- [TEXT PROVIDED]:
# 1st bow for my 9yr old daughter



## Tributeman72 (Jul 25, 2009)

I am looking to get my daughter her first bow, she just turned 9. I have looked at different bows and really prefer the Razor Edge or the Apprentice but am worried she wont be able to draw either of them. Does anybody have experience as to whether or not a 9 yr old girl can pull 15-20 lbs? I'd love to take her into the shop to try but the closest pro shop is an hour and a half away. BTW, she is a little bigger than average height wise and pretty strong. She beats up on her 16 yr old brother all the time.

Thank you for any advice


----------



## retrieverfishin (Oct 18, 2010)

She shouldn't have any problem. I had boys that both had (getting rid of one now) 30-60lb razor edge's and they had no problems growing with them. I would bet she could draw 30lbs easy.


----------



## Sighting In (Feb 5, 2009)

retrieverfishin said:


> She shouldn't have any problem. I had boys that both had (getting rid of one now) 30-60lb razor edge's and they had no problems growing with them. I would bet she could draw 30lbs easy.

- [ACTION ITEM]:
Could you carry on the forum thread above about choosing a first bow for a 9-year-old girl, starting right after the last quoted post?

- [DATASET EXCERPT]:
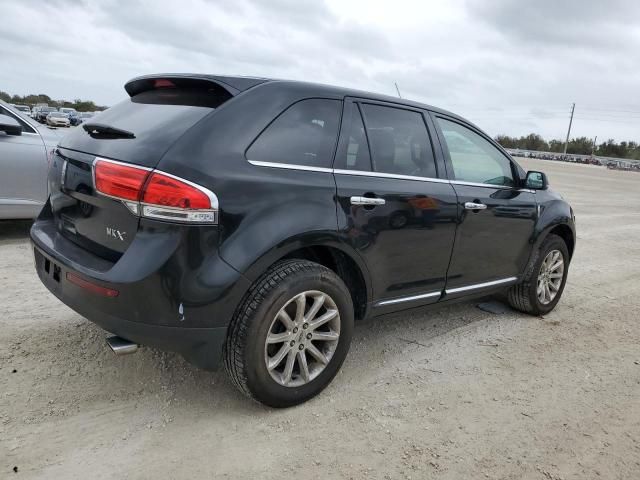 2013 Lincoln MKX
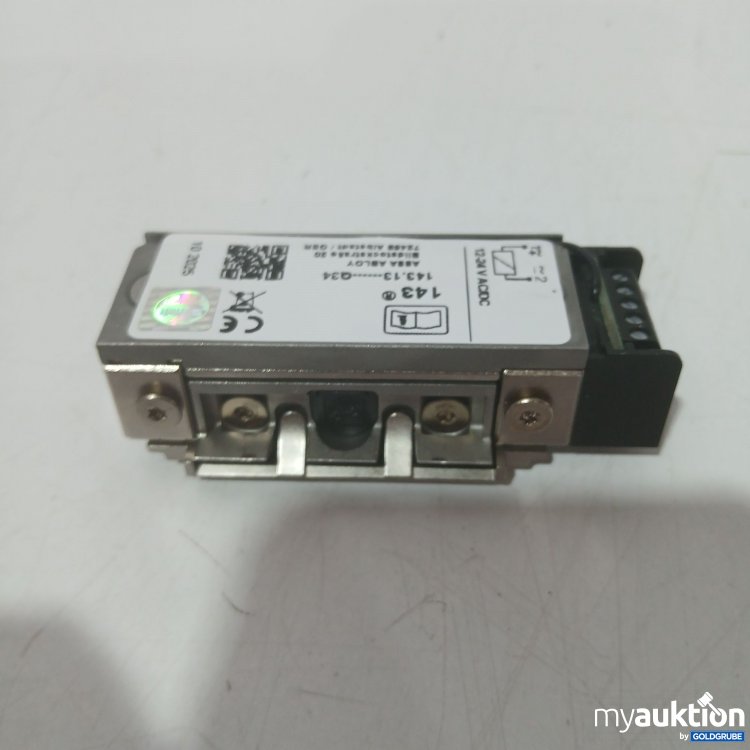 Artikel Nr. 930802 Artikel Nr. 930802: Effeff Assa Abloy Elektrischer Türöffner Model 143.13-----Q34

- [ANSWER TO THE EXERCISE]:
I would actually tend to disagree. We sell a LOT of Razors Edge bows to the kids in our program. It is great little bow and there is a reason they move so fast. The biggest recommendation is to have her go try one before you buy it. See if she likes the feel of it, and if she even can draw it before you go spend the money. If you can't do that, then get the 15-30 lb limbs to start with. It's not unusual for girls that young to only be able to draw like 20 lbs. If you get the smaller limbs, you are almost guaranteed that she will be able to shoot it, and when she works her way up it's not hard or expensive to upgrade to the 30-60 lb limbs.


----------



## Tributeman72 (Jul 25, 2009)

Thanks for the help. I think the 15-30 lb limbs would be a good fit too just harder to find. Her brother harvested his first deer when 12 and she already has a goal to beat him by taking her frist deer when she's 10. So I have about 14 months to get her going and upto speed.


----------



## BirdDawg350 (Jul 7, 2011)

Or you could get her a mission craze, they are pretty adjustable bow and a good shooter. But again best thing is to have her shoot and see what she is comfortable with.


----------



## Sighting In (Feb 5, 2009)

I know my shop always carries both weights. Not sure where you plan on purchasing from, but I would be surprised to find a shop that always carries one and not the other.


----------



## hunting87 (Dec 18, 2010)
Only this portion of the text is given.